* [COLLECTED MATERIAL]:
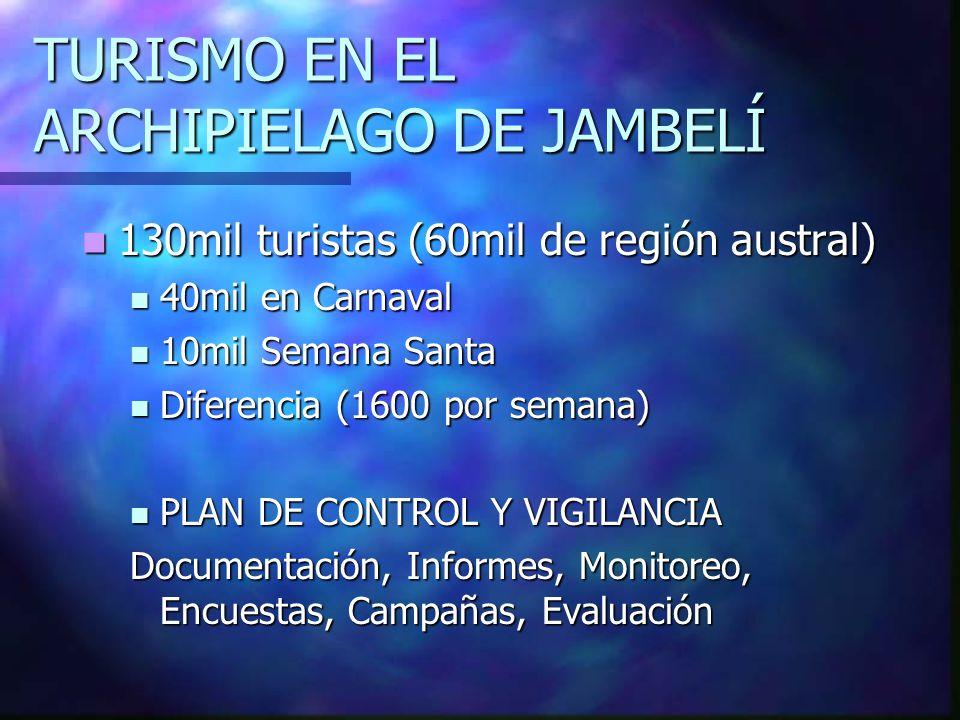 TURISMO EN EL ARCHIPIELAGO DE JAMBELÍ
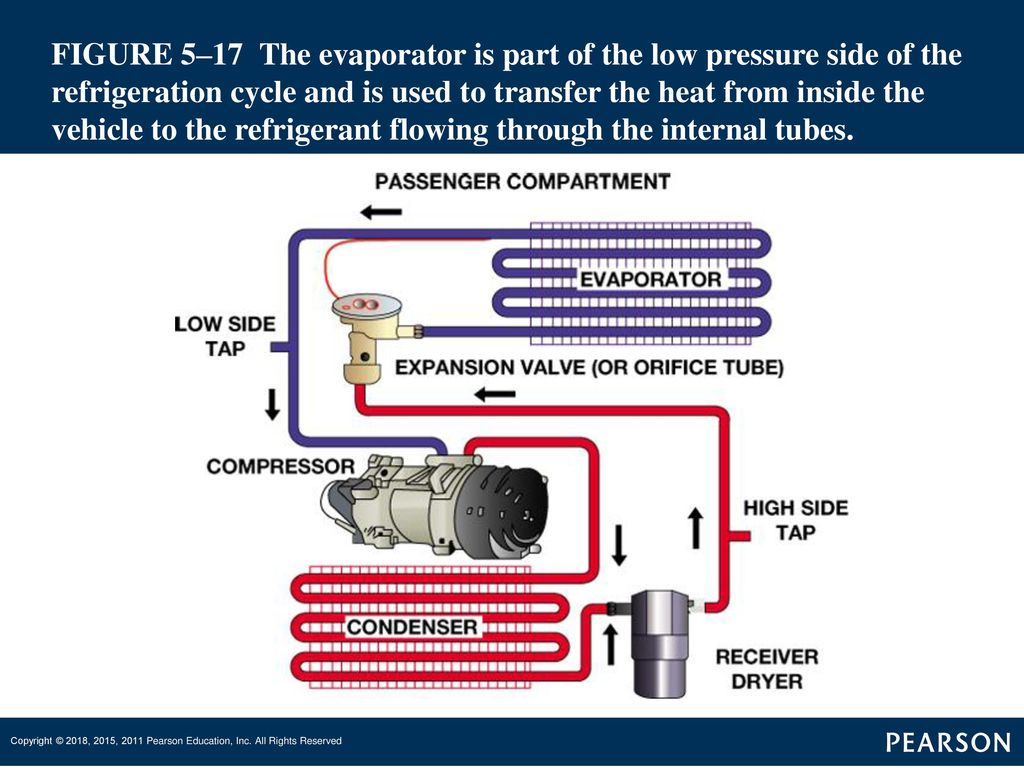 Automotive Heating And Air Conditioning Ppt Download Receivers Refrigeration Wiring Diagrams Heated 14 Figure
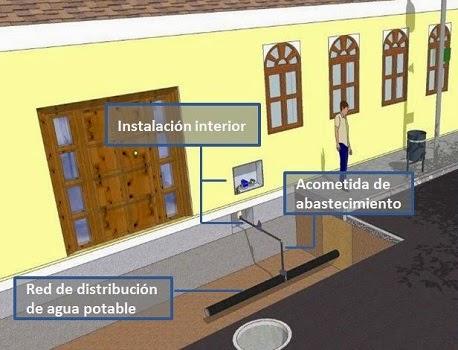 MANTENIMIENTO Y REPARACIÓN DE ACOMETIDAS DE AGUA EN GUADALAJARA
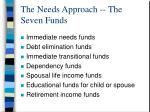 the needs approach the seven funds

* [PROBLEM DETAILS]:
Everything from the line containing "Automotive Heating And" through the final line of the material must be set down exactly, except the pictures.

* [RESPONSE BOX]:
 Automotive Heating And Air Conditioning Ppt Download Receivers Refrigeration Wiring Diagrams Heated 14 Figure
 MANTENIMIENTO Y REPARACIÓN DE ACOMETIDAS DE AGUA EN GUADALAJARA
 the needs approach the seven funds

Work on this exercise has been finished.